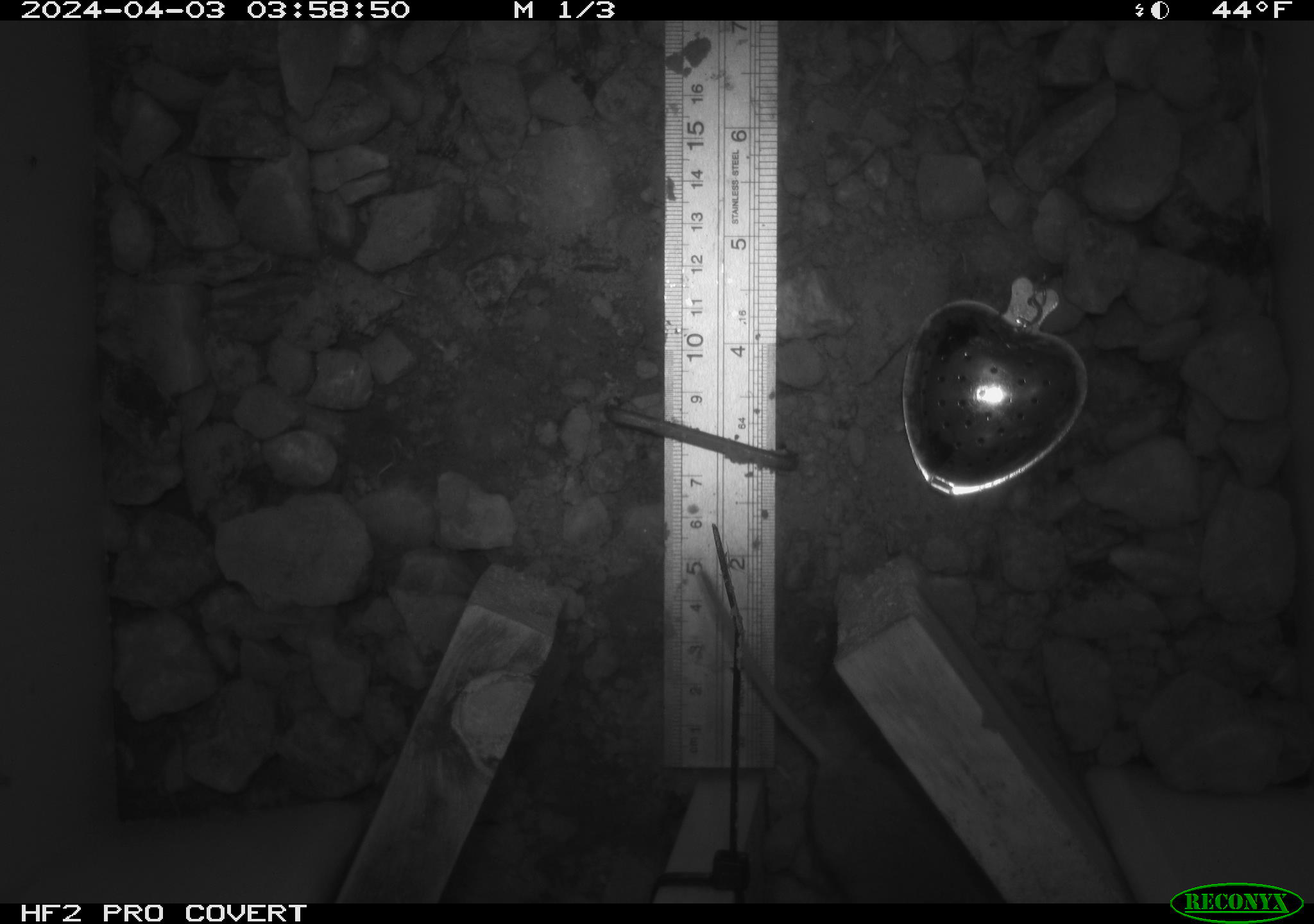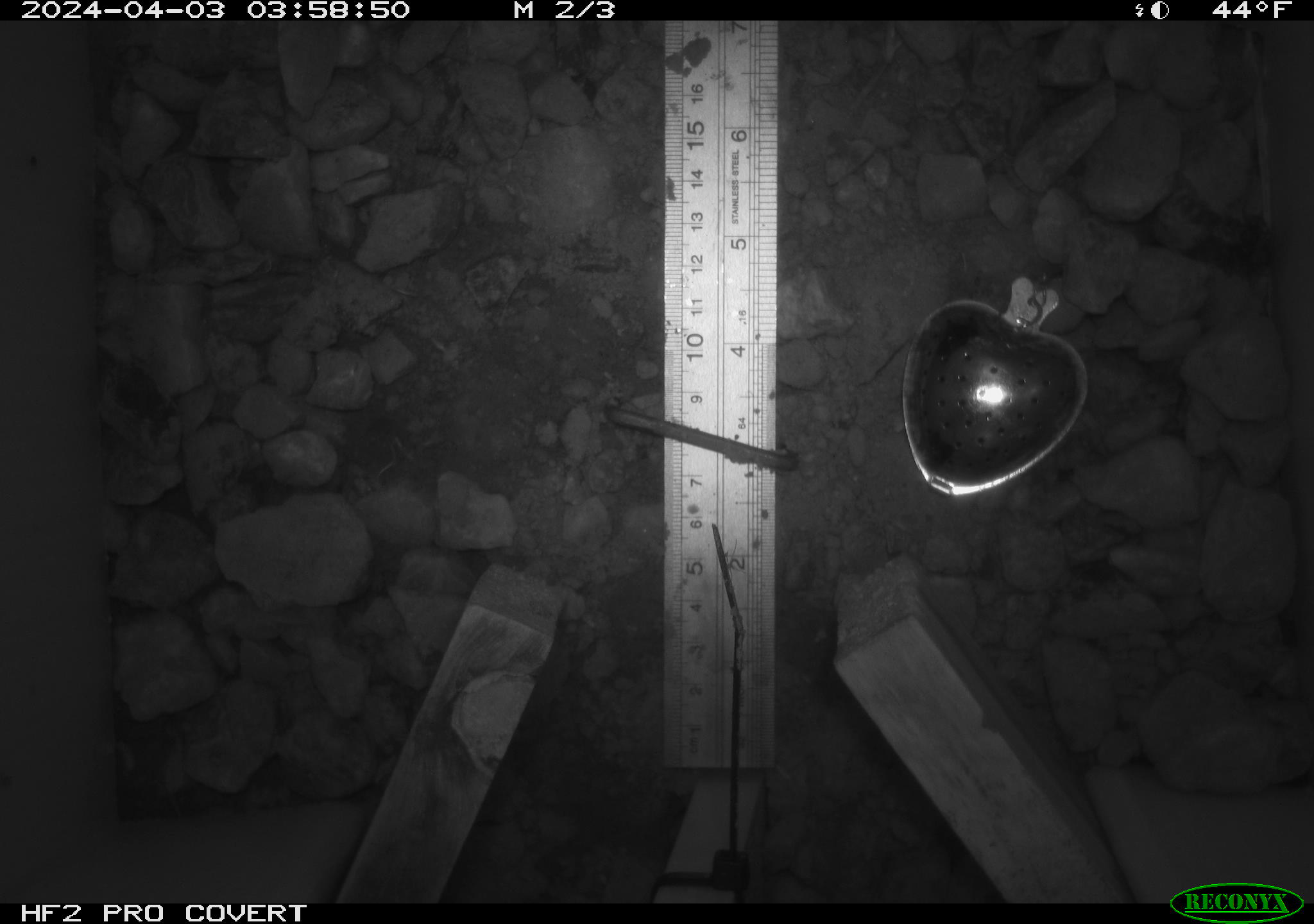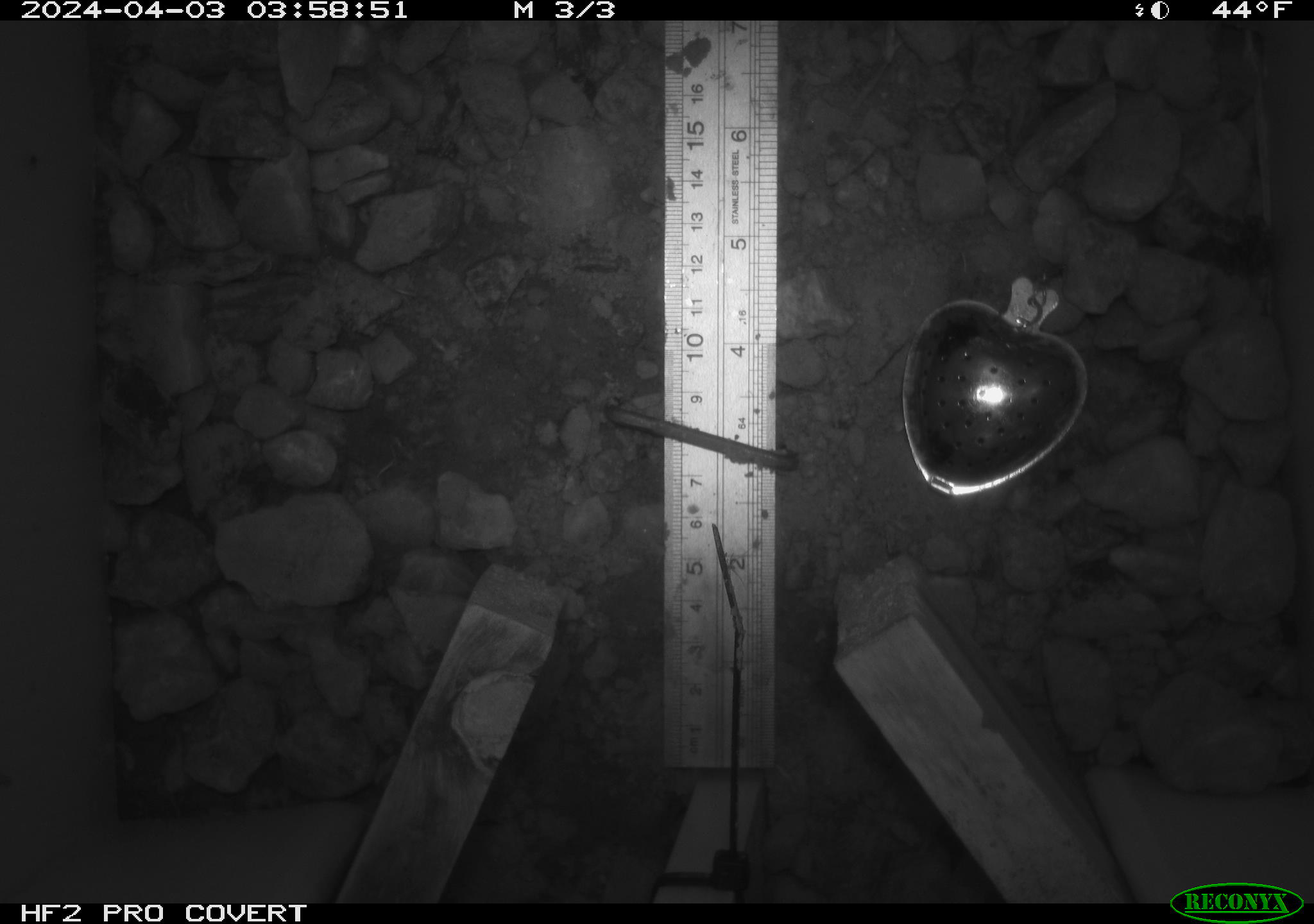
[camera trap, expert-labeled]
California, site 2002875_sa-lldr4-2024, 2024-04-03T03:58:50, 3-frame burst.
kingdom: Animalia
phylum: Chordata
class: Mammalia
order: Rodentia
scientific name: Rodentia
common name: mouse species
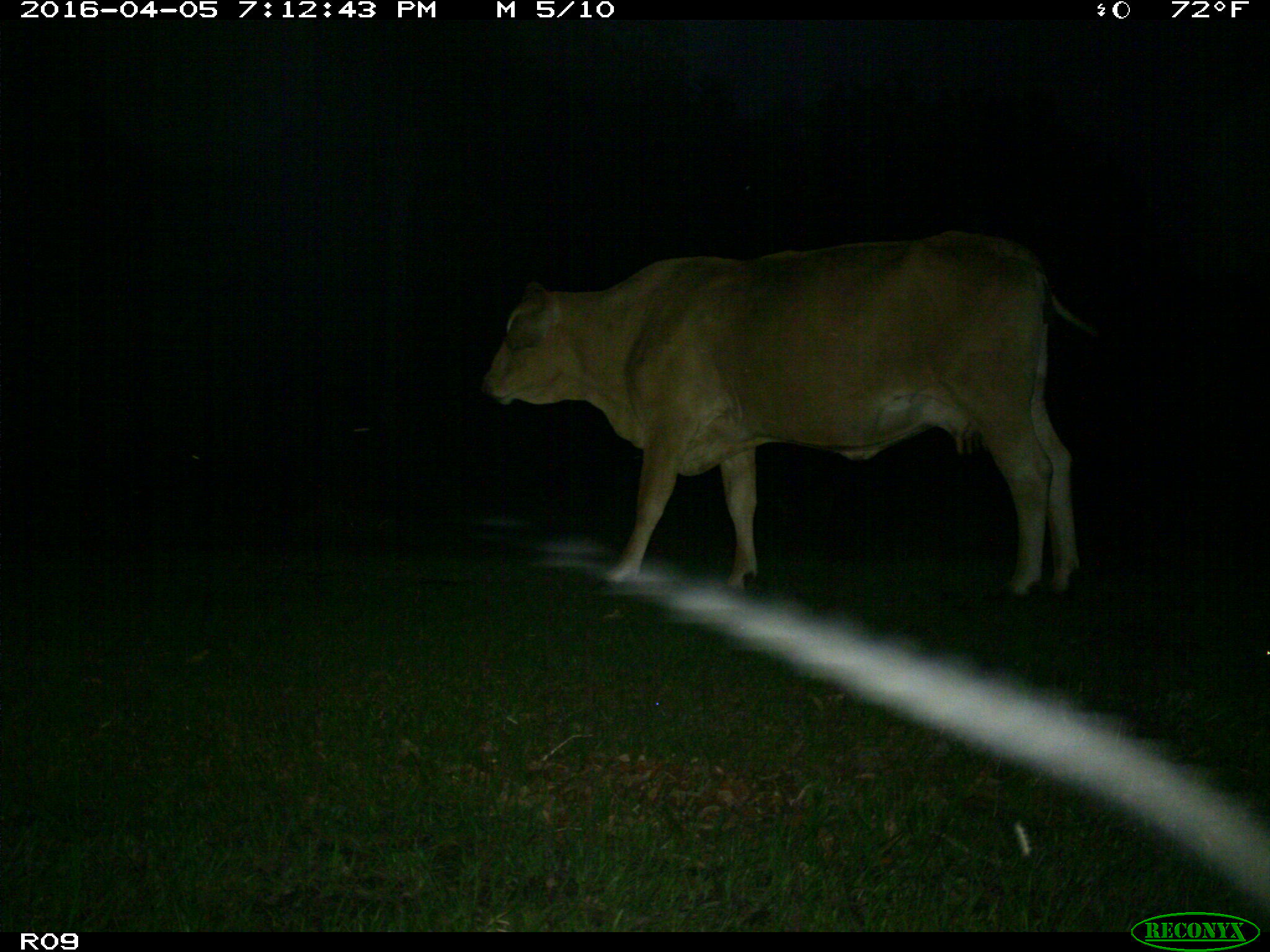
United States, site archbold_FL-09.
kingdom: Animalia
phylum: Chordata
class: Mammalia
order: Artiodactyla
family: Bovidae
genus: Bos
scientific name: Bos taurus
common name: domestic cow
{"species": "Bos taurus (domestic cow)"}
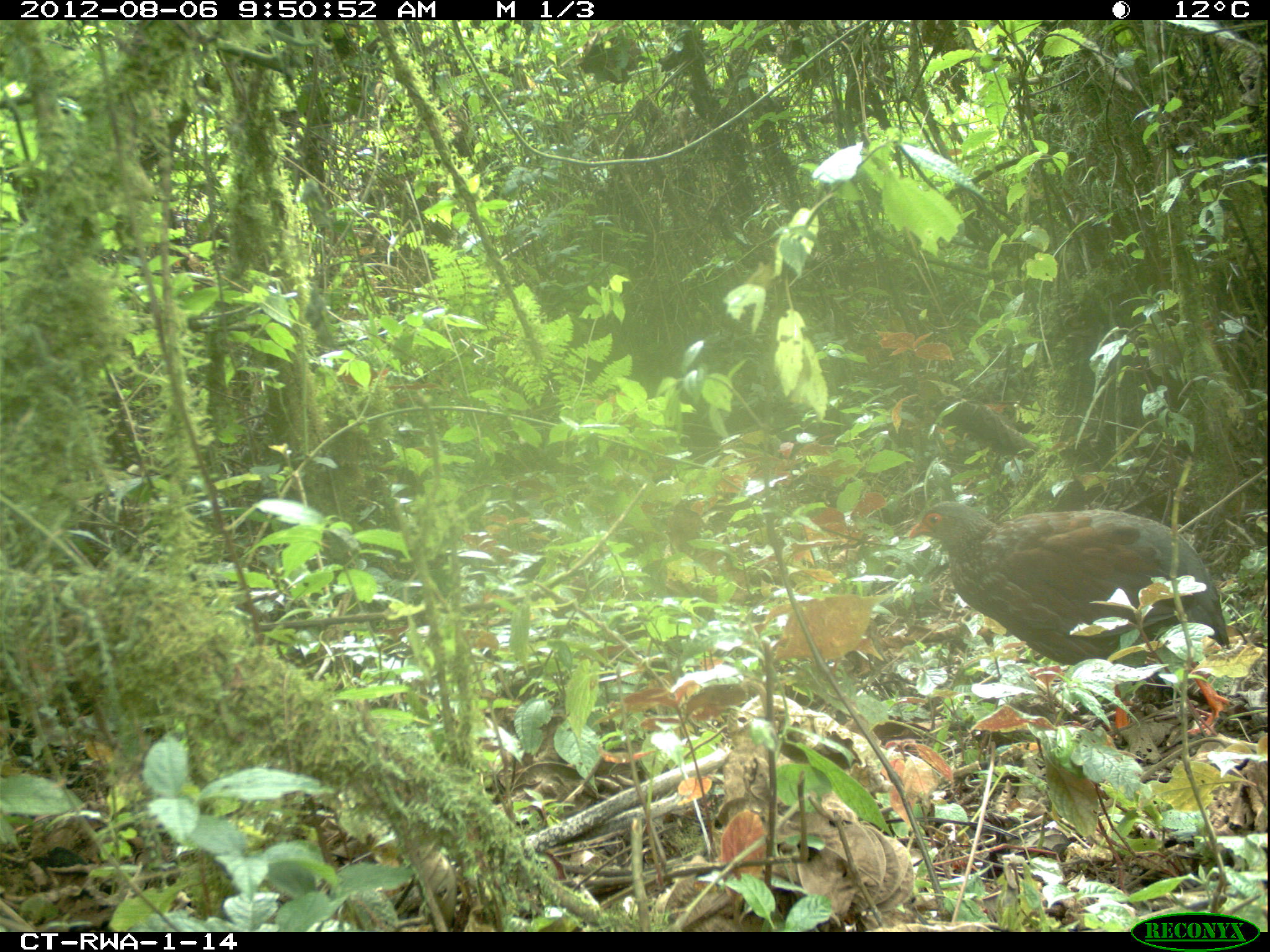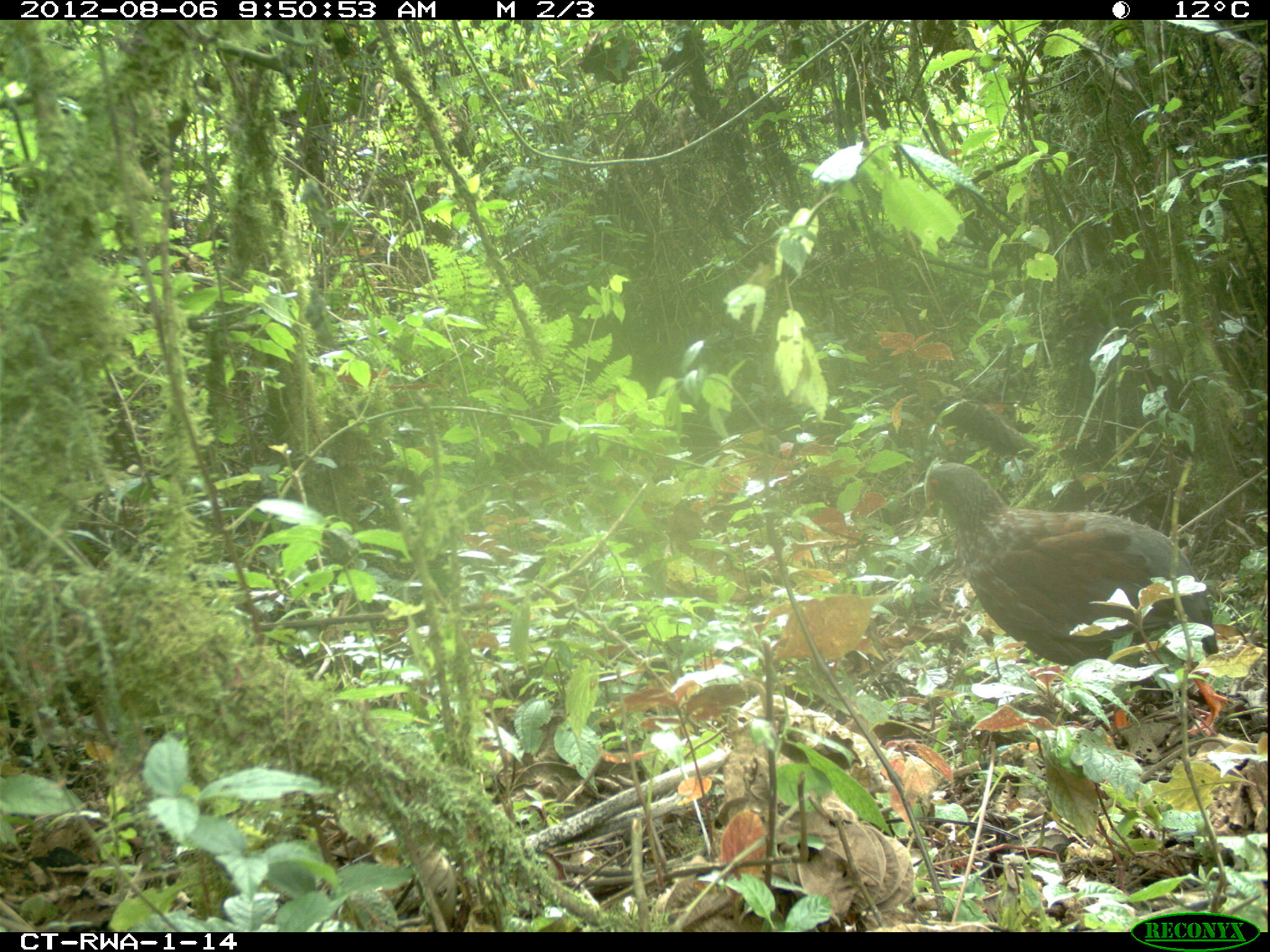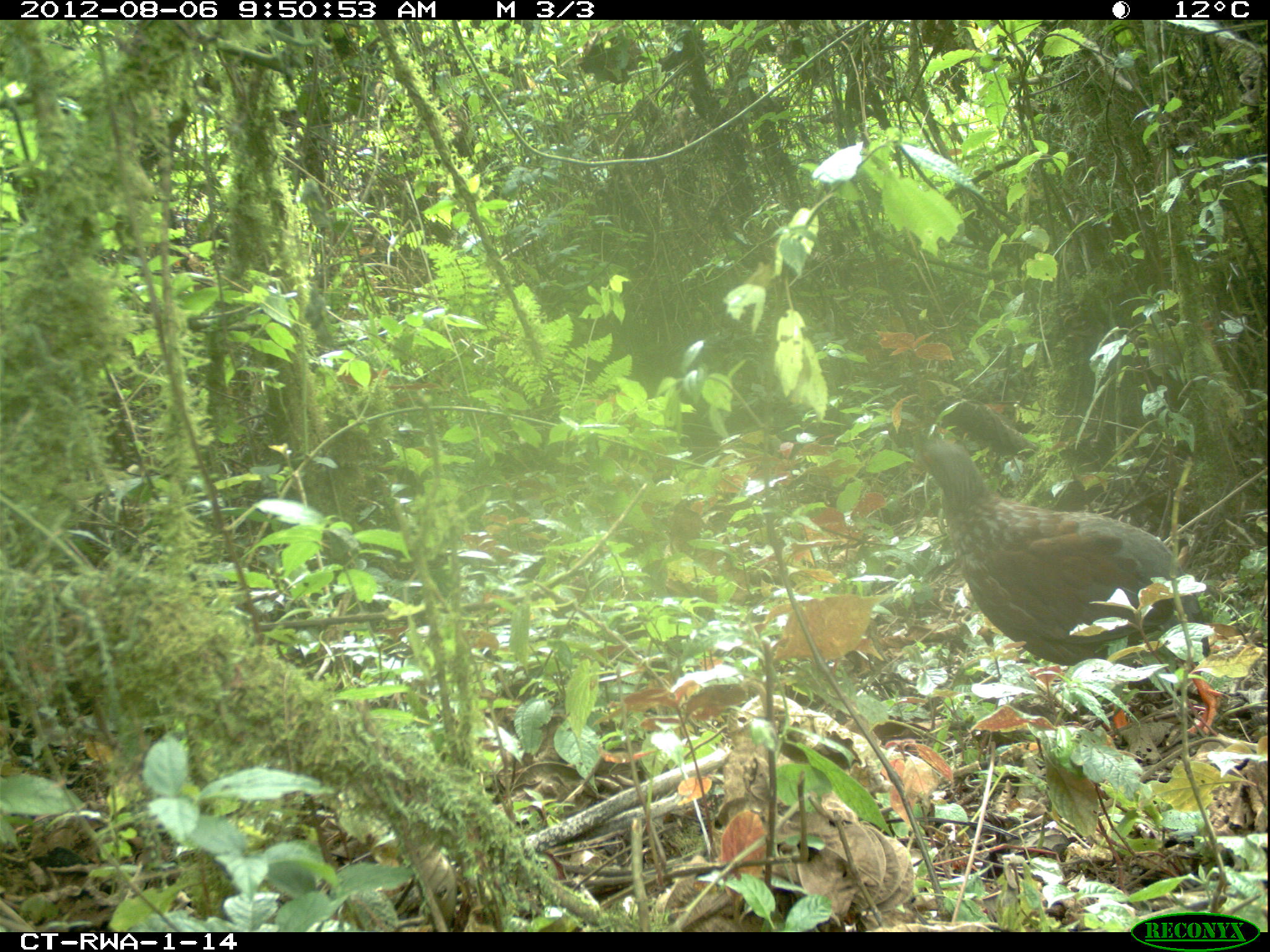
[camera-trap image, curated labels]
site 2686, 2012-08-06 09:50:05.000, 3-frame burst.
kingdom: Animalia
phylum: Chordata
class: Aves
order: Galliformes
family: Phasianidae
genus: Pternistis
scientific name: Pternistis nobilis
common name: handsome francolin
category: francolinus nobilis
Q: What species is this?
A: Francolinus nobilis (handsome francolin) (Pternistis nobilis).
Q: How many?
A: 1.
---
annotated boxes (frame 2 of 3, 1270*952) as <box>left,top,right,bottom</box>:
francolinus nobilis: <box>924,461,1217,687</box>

◆ **Exercise requirements**: Could you reproduce every record above exactly, leaving out the pictures?

◆ **Reply**:
[camera trap, expert-labeled]
California, site 2002875_sa-lldr4-2024, 2024-04-03T03:58:50, 3-frame burst.
kingdom: Animalia
phylum: Chordata
class: Mammalia
order: Rodentia
scientific name: Rodentia
common name: mouse species
United States, site archbold_FL-09.
kingdom: Animalia
phylum: Chordata
class: Mammalia
order: Artiodactyla
family: Bovidae
genus: Bos
scientific name: Bos taurus
common name: domestic cow
{"species": "Bos taurus (domestic cow)"}
[camera-trap image, curated labels]
site 2686, 2012-08-06 09:50:05.000, 3-frame burst.
kingdom: Animalia
phylum: Chordata
class: Aves
order: Galliformes
family: Phasianidae
genus: Pternistis
scientific name: Pternistis nobilis
common name: handsome francolin
category: francolinus nobilis
Q: What species is this?
A: Francolinus nobilis (handsome francolin) (Pternistis nobilis).
Q: How many?
A: 1.
---
annotated boxes (frame 2 of 3, 1270*952) as <box>left,top,right,bottom</box>:
francolinus nobilis: <box>924,461,1217,687</box>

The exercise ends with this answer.